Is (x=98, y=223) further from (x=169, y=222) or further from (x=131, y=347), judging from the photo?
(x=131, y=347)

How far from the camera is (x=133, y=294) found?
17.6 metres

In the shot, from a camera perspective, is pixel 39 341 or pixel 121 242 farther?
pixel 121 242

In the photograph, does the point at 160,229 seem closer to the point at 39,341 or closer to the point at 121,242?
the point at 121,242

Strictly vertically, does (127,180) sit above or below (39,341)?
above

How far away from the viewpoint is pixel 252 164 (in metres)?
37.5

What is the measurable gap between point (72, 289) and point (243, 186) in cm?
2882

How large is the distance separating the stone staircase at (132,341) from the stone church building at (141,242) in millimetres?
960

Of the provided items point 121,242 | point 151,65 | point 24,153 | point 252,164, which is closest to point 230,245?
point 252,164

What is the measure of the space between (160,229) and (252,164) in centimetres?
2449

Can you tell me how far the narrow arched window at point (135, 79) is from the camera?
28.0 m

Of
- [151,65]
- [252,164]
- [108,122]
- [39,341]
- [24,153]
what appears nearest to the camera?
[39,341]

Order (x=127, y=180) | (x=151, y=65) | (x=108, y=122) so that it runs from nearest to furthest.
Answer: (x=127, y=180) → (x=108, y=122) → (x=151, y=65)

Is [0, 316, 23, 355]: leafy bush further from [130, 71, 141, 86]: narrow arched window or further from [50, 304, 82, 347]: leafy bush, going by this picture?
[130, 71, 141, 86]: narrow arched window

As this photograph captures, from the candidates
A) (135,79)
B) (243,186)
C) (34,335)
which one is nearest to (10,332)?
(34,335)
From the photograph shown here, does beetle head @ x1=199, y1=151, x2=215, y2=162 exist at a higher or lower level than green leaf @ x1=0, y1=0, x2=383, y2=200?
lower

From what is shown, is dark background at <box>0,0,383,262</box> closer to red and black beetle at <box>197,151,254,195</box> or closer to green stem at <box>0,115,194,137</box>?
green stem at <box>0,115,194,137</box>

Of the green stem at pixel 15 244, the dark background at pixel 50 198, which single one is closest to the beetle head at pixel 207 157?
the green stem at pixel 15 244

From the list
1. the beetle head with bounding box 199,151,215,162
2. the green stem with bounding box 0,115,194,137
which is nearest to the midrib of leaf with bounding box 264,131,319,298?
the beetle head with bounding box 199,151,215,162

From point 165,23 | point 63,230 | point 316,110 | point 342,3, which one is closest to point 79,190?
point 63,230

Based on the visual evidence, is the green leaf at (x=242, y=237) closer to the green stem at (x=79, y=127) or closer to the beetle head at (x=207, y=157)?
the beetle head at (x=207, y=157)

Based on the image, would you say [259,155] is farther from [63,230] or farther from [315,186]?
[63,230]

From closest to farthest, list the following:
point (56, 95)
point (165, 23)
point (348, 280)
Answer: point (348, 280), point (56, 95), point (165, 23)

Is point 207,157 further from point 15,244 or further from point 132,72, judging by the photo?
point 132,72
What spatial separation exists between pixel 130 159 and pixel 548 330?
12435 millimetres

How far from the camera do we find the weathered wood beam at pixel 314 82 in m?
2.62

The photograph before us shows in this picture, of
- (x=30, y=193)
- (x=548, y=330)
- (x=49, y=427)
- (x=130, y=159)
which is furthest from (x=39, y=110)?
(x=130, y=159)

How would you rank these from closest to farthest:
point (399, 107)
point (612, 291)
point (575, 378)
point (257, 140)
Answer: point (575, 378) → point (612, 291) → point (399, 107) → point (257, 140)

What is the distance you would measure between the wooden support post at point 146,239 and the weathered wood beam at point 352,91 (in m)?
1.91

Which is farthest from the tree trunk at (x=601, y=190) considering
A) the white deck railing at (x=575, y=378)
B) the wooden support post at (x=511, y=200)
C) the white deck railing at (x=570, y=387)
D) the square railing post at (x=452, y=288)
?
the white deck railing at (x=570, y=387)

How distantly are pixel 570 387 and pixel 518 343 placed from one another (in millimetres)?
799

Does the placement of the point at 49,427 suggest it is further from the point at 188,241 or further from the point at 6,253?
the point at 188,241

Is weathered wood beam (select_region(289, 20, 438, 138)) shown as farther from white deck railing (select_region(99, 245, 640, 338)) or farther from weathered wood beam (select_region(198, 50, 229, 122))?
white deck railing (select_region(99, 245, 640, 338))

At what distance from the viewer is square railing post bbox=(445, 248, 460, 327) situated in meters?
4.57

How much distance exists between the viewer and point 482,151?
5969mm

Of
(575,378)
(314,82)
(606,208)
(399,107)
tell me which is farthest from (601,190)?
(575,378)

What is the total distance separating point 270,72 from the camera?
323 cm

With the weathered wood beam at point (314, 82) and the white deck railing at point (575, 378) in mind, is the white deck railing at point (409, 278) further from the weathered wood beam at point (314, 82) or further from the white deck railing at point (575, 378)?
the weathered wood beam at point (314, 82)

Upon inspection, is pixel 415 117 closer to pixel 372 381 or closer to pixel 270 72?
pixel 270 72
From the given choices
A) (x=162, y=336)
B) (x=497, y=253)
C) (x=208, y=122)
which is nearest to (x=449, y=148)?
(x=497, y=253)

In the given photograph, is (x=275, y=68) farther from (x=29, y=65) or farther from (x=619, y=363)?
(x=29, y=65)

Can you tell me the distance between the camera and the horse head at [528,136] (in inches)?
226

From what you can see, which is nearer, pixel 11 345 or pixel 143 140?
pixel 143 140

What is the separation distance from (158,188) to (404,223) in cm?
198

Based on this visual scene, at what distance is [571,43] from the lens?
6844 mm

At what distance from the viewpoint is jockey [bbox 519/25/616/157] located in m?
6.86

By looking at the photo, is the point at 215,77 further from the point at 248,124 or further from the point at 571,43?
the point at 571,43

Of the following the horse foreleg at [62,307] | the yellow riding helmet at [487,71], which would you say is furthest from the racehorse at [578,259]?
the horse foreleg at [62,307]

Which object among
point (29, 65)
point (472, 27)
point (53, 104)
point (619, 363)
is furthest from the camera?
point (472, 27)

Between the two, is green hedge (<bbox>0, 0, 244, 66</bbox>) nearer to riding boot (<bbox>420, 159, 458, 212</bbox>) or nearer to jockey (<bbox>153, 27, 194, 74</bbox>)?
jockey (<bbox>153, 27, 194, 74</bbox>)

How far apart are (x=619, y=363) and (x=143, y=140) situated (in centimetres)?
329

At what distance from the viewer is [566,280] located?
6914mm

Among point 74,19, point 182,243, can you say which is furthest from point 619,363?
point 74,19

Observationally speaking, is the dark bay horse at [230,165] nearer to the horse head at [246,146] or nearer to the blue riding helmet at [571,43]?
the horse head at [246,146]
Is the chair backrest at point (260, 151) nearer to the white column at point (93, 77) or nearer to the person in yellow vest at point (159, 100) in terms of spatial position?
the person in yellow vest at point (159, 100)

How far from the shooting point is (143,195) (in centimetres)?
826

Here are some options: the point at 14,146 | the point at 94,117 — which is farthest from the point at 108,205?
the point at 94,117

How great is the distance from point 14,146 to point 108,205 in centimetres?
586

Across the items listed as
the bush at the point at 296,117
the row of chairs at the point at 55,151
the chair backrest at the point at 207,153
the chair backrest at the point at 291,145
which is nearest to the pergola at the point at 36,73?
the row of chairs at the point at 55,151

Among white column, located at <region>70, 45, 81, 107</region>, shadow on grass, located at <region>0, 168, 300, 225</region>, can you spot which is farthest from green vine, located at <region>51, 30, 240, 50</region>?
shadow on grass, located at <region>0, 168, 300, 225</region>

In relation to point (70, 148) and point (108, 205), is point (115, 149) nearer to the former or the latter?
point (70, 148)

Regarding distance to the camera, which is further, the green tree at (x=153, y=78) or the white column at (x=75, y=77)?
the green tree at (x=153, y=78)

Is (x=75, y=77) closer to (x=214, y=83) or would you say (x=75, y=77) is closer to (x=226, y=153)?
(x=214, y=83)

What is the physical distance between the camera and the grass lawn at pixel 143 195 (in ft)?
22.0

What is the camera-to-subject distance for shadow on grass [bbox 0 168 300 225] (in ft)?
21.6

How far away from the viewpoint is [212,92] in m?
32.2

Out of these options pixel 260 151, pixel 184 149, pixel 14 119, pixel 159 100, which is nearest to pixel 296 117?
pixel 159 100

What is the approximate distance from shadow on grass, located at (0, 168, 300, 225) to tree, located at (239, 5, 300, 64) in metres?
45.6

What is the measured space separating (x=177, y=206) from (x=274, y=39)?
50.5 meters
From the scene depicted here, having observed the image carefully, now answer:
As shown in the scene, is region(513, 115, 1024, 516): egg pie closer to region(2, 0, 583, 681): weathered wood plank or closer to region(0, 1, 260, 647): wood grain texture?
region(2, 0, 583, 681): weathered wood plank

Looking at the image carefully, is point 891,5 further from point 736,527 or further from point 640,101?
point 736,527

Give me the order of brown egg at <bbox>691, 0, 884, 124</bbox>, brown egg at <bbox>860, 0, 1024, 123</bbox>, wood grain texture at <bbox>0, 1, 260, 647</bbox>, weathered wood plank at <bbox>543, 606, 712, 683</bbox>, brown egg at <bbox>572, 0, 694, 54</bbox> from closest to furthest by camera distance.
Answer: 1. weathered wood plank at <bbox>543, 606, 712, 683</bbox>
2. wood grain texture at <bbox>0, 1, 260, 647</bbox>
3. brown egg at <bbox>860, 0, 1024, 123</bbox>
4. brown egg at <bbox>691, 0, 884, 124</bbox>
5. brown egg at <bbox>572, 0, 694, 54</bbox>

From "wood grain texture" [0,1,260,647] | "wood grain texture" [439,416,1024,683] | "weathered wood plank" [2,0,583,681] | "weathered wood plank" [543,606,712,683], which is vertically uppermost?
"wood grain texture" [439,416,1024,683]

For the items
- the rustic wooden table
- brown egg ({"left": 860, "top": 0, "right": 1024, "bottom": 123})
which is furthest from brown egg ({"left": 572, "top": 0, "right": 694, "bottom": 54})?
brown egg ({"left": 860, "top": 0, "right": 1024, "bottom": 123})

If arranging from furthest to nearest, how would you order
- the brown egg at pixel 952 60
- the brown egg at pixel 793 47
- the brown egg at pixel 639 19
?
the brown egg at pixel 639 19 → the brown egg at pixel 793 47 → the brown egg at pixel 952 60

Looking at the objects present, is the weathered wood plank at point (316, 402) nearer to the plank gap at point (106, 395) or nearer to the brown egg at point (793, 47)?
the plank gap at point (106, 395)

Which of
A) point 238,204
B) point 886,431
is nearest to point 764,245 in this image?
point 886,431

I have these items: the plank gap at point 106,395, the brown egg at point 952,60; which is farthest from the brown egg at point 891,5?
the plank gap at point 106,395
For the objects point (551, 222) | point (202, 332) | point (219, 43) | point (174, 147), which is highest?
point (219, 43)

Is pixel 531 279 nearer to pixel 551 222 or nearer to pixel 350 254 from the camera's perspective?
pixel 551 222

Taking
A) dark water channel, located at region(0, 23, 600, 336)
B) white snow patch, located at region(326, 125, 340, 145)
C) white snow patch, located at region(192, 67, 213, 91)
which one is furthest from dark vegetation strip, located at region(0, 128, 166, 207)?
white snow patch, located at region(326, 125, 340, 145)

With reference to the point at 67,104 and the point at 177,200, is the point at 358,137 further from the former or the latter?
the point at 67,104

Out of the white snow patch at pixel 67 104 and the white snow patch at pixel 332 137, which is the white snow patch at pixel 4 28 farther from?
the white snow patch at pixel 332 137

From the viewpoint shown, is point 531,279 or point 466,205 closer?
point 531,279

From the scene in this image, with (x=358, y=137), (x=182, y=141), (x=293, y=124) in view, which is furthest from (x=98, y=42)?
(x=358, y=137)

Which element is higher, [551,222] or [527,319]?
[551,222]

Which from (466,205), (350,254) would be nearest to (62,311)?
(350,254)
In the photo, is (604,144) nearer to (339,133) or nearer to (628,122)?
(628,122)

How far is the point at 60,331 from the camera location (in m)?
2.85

──────────────────────────────

▶ [PROBLEM DETAILS] Return the line that contains "For the objects" along with every line after it through the end of the entries, exactly, adding nothing.

▶ [OUTPUT OF THE TASK]
For the objects point (551, 222) | point (202, 332) | point (219, 43) | point (174, 147), which is highest?
point (219, 43)

Is pixel 531 279 nearer to pixel 551 222 or nearer to pixel 350 254 from the camera's perspective?
pixel 551 222

Taking
A) dark water channel, located at region(0, 23, 600, 336)
B) white snow patch, located at region(326, 125, 340, 145)
C) white snow patch, located at region(192, 67, 213, 91)
which one is furthest from dark vegetation strip, located at region(0, 128, 166, 207)?
white snow patch, located at region(326, 125, 340, 145)

With reference to the point at 67,104 and the point at 177,200, is the point at 358,137 further from the former or the latter?
the point at 67,104

Out of the white snow patch at pixel 67 104 and the white snow patch at pixel 332 137, which is the white snow patch at pixel 4 28 farther from?
the white snow patch at pixel 332 137

From the viewpoint shown, is point 531,279 or point 466,205 closer?
point 531,279

From the scene in this image, with (x=358, y=137), (x=182, y=141), (x=293, y=124) in view, which is furthest from (x=98, y=42)?
(x=358, y=137)

Which element is higher, [551,222] or [527,319]?
[551,222]

Which from (466,205), (350,254) would be nearest to (62,311)?
(350,254)
In the photo, is (604,144) nearer to (339,133) or nearer to (628,122)?
(628,122)

How far is the point at 60,331 from the camera location (in m)?
2.85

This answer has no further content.